**** Recorded information

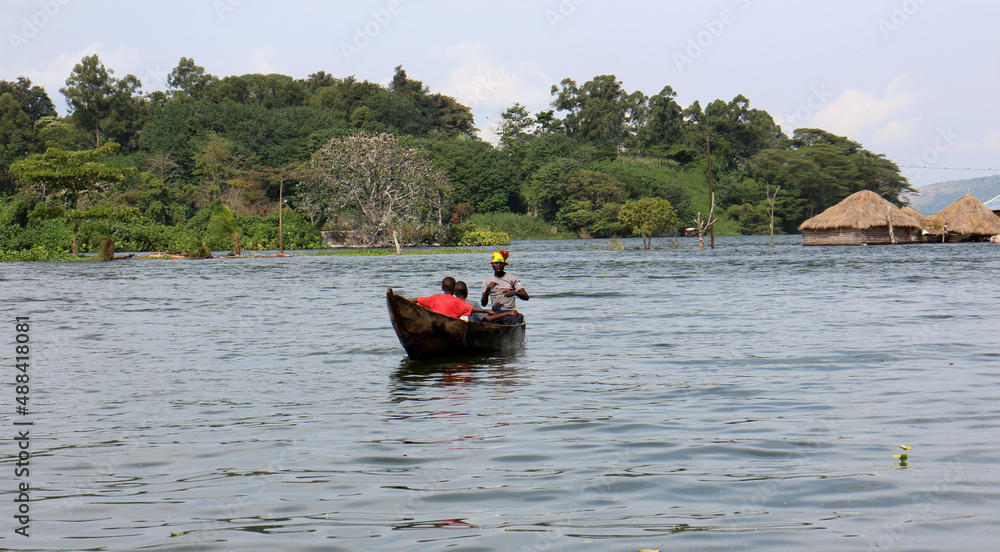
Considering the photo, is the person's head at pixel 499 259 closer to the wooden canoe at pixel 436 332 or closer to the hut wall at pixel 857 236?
the wooden canoe at pixel 436 332

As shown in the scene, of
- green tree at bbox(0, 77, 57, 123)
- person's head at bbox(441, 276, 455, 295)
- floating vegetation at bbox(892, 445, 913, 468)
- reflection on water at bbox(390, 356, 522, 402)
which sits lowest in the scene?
reflection on water at bbox(390, 356, 522, 402)

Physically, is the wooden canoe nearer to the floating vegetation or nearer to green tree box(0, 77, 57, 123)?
the floating vegetation

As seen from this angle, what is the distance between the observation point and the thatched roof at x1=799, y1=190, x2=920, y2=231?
6450cm

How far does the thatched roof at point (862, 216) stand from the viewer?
64.5 m

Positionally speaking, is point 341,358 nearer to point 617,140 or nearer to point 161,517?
point 161,517

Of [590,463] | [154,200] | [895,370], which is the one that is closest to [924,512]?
[590,463]

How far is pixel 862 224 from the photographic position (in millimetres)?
64250

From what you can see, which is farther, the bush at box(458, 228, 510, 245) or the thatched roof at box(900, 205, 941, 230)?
the bush at box(458, 228, 510, 245)

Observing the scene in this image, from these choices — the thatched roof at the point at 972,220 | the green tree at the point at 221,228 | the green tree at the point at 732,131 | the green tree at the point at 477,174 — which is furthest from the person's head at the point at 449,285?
the green tree at the point at 732,131

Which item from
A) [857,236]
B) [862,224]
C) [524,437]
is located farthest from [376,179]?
[524,437]

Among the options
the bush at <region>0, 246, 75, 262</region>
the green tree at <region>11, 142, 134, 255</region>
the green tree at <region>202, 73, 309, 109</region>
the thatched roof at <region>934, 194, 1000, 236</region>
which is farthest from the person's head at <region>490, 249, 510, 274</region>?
the green tree at <region>202, 73, 309, 109</region>

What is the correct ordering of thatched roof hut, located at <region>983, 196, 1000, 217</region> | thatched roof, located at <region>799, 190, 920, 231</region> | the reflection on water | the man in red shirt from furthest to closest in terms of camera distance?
1. thatched roof hut, located at <region>983, 196, 1000, 217</region>
2. thatched roof, located at <region>799, 190, 920, 231</region>
3. the man in red shirt
4. the reflection on water

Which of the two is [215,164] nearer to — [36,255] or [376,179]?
[376,179]

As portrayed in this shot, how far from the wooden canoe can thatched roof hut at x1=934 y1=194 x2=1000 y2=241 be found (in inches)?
2484
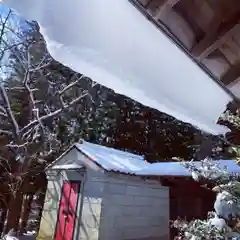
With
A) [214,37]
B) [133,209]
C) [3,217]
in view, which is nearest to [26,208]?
[3,217]

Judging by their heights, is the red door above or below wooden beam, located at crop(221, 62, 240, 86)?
below

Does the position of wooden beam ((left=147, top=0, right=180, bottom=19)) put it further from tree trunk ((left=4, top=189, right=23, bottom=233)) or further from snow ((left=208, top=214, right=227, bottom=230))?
tree trunk ((left=4, top=189, right=23, bottom=233))

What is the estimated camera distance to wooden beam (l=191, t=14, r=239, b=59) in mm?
1258

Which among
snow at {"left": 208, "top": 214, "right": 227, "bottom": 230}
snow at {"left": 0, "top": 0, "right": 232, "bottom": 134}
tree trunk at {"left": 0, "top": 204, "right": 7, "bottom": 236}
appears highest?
snow at {"left": 0, "top": 0, "right": 232, "bottom": 134}

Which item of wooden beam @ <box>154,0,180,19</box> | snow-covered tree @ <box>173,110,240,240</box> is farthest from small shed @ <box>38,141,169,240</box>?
wooden beam @ <box>154,0,180,19</box>

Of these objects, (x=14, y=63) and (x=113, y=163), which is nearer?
(x=113, y=163)

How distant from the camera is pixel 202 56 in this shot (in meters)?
1.32

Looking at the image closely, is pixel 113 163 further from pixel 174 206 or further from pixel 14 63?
pixel 14 63

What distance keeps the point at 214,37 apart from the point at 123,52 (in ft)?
1.49

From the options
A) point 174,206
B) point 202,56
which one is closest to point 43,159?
point 174,206

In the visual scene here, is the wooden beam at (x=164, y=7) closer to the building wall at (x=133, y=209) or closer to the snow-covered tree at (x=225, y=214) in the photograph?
the snow-covered tree at (x=225, y=214)

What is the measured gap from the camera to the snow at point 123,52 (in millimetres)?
924

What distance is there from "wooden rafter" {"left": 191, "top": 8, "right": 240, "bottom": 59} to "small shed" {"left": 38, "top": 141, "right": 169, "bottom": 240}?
458 cm

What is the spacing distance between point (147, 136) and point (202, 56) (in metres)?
10.8
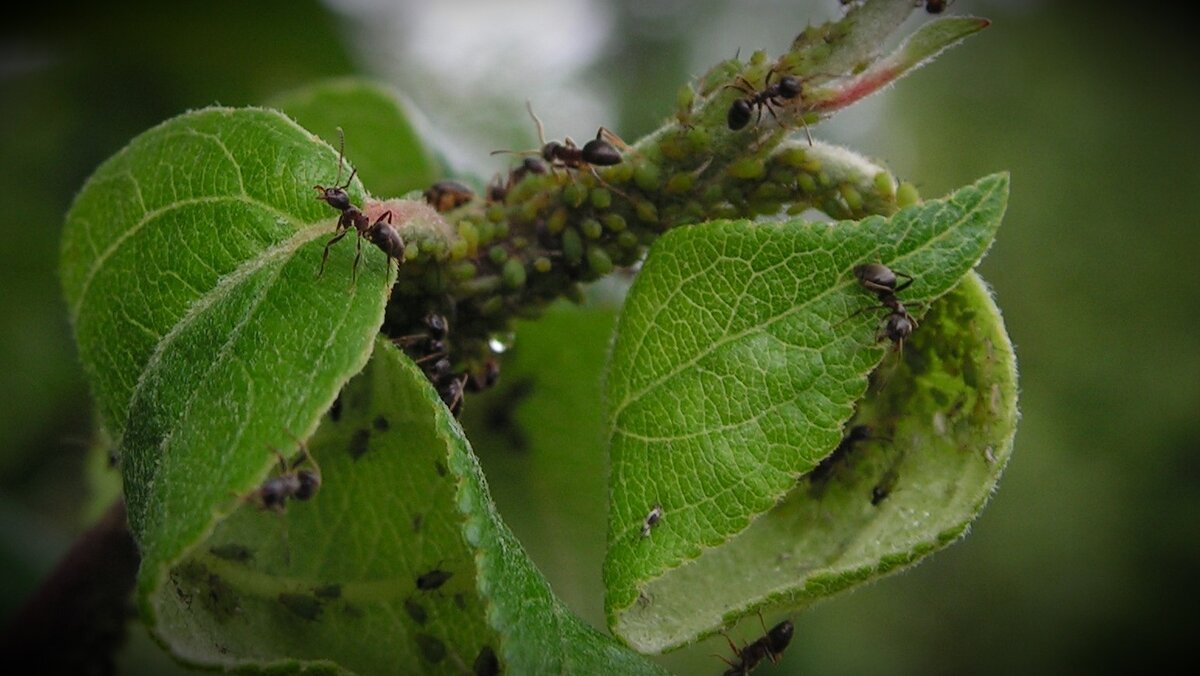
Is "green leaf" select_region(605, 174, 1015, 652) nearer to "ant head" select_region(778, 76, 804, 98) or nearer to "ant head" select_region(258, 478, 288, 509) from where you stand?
"ant head" select_region(778, 76, 804, 98)

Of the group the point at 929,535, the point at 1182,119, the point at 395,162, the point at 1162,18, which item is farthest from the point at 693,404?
the point at 1162,18

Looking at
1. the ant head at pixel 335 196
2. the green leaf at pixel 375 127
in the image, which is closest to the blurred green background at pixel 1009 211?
the green leaf at pixel 375 127

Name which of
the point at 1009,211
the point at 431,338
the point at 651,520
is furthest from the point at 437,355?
the point at 1009,211

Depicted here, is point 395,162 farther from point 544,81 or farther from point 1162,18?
point 1162,18

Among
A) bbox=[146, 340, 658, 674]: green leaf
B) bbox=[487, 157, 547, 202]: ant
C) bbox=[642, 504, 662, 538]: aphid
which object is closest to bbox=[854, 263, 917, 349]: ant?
bbox=[642, 504, 662, 538]: aphid

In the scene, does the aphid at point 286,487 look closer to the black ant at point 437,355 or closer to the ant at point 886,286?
the black ant at point 437,355

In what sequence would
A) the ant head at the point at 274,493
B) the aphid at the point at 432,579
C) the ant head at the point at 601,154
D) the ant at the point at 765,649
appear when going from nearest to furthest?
the ant head at the point at 274,493 → the aphid at the point at 432,579 → the ant head at the point at 601,154 → the ant at the point at 765,649
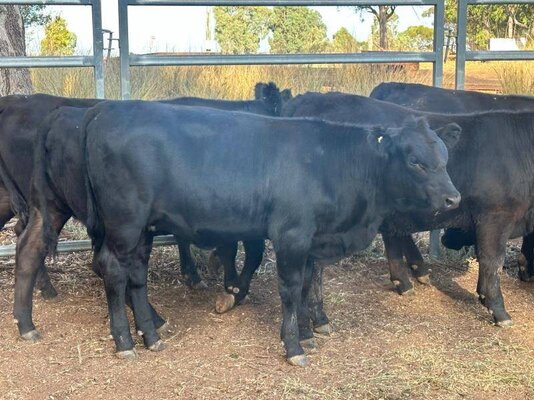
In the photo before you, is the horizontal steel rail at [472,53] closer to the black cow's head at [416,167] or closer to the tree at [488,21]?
the black cow's head at [416,167]

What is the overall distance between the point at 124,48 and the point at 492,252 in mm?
3481

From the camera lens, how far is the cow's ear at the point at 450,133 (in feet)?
19.1

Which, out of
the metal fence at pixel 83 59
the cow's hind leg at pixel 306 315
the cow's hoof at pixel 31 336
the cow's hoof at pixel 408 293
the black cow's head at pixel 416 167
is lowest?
A: the cow's hoof at pixel 408 293

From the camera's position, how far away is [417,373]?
5156 mm

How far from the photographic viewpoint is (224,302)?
6312mm

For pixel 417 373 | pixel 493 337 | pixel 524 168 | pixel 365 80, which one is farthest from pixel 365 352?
pixel 365 80

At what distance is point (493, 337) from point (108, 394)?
111 inches

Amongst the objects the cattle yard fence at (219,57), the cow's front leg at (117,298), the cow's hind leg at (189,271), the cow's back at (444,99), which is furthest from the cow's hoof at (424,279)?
the cow's front leg at (117,298)

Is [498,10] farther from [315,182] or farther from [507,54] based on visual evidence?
[315,182]

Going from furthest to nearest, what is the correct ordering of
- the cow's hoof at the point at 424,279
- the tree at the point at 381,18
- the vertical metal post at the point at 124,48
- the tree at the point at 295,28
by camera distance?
1. the tree at the point at 295,28
2. the tree at the point at 381,18
3. the cow's hoof at the point at 424,279
4. the vertical metal post at the point at 124,48

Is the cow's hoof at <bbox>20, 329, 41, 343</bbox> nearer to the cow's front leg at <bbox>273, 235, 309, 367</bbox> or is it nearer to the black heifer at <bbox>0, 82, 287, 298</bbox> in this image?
the black heifer at <bbox>0, 82, 287, 298</bbox>

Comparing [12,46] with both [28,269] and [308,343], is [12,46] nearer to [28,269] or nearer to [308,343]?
[28,269]

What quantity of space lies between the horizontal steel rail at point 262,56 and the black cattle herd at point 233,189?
1133 millimetres

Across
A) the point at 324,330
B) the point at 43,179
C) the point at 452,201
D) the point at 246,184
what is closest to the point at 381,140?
the point at 452,201
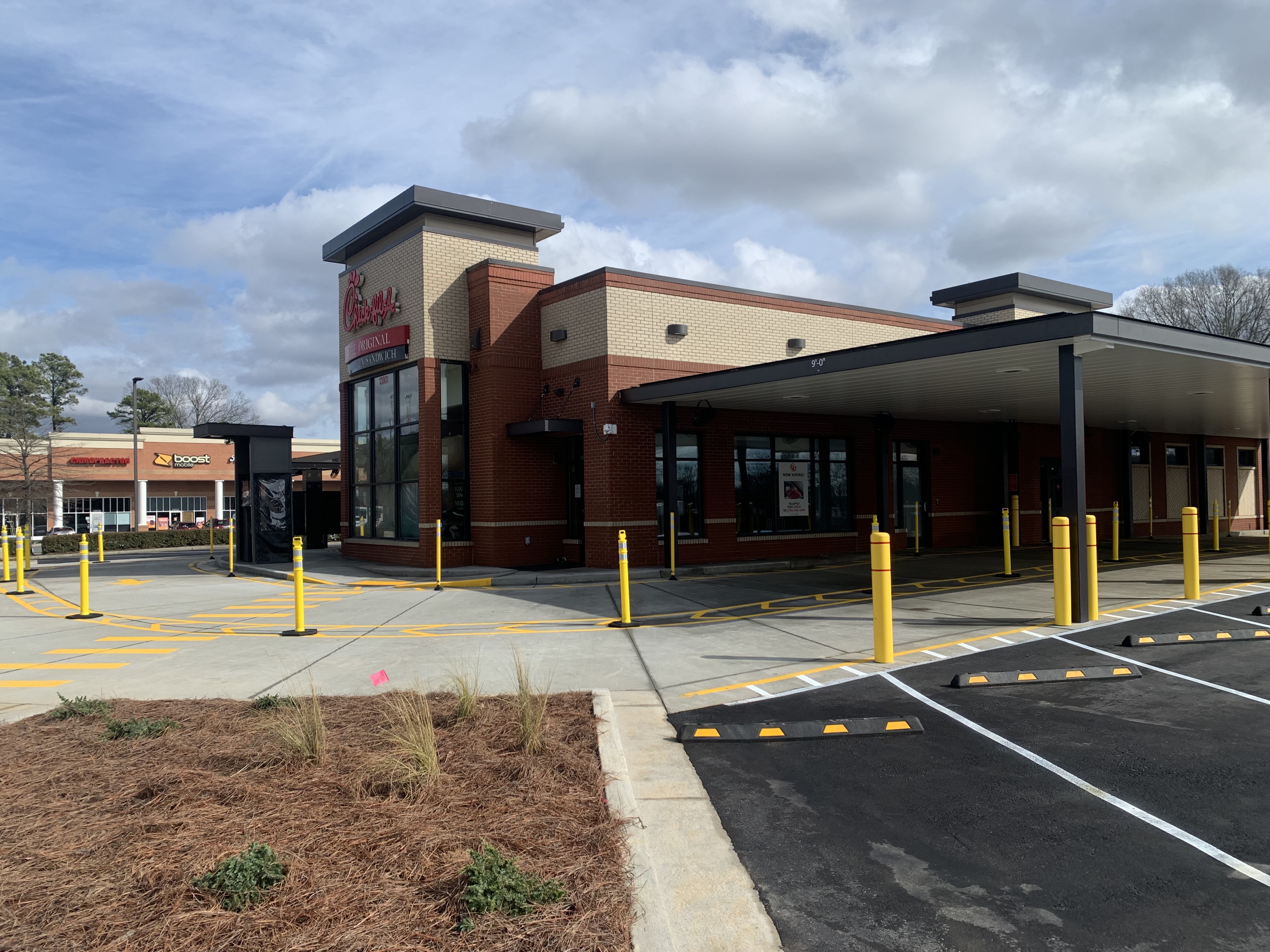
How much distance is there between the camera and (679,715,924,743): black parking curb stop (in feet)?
20.9

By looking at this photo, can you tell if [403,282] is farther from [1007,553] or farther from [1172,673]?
[1172,673]

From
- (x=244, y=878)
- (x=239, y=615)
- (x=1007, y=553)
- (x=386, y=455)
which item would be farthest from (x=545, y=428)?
(x=244, y=878)

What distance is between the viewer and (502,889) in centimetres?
358

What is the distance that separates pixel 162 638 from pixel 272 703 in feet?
19.4

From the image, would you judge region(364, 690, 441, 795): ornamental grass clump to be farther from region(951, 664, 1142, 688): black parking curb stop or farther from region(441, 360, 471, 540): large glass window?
region(441, 360, 471, 540): large glass window

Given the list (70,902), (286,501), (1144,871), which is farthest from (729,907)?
(286,501)

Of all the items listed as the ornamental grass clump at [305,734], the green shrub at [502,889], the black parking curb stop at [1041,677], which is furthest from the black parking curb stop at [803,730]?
the green shrub at [502,889]

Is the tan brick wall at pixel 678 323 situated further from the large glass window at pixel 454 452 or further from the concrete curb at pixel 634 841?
the concrete curb at pixel 634 841

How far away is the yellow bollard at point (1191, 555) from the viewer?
41.7ft

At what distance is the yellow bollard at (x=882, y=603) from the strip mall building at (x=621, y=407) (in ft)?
20.6

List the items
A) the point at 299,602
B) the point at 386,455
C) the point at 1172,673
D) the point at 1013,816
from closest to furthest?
the point at 1013,816, the point at 1172,673, the point at 299,602, the point at 386,455

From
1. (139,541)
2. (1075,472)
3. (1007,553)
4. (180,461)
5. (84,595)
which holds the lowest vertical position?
(139,541)

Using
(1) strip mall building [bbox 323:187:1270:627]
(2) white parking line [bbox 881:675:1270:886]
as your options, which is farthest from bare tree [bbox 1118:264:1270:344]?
(2) white parking line [bbox 881:675:1270:886]

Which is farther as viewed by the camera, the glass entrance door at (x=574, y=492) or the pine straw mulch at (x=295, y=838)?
the glass entrance door at (x=574, y=492)
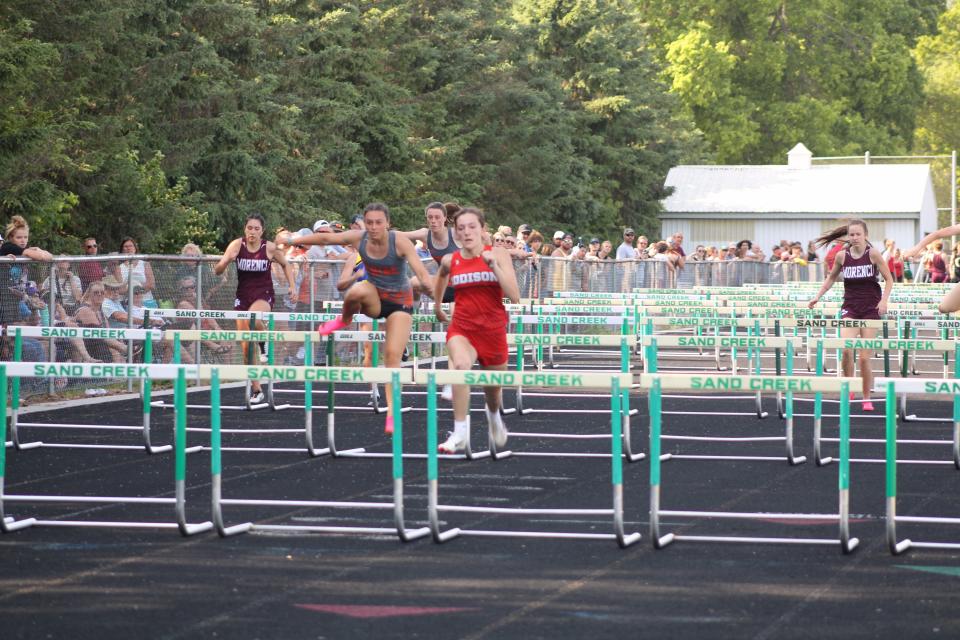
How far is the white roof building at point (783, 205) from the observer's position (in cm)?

********

• **Problem**
Can you render the data from the line containing "Which is farther as" through the end of the data as a Markdown table with the columns Row and Line, numbering each row, skipping blank lines, and leaving out the pictures?

• **Exercise response**
| Row | Line |
|---|---|
| 1 | Which is farther as viewed by the camera, the glass entrance door at (x=574, y=492) or the pine straw mulch at (x=295, y=838)? |
| 2 | the glass entrance door at (x=574, y=492) |
| 3 | How far is the white roof building at point (783, 205) from the observer's position (in cm)? |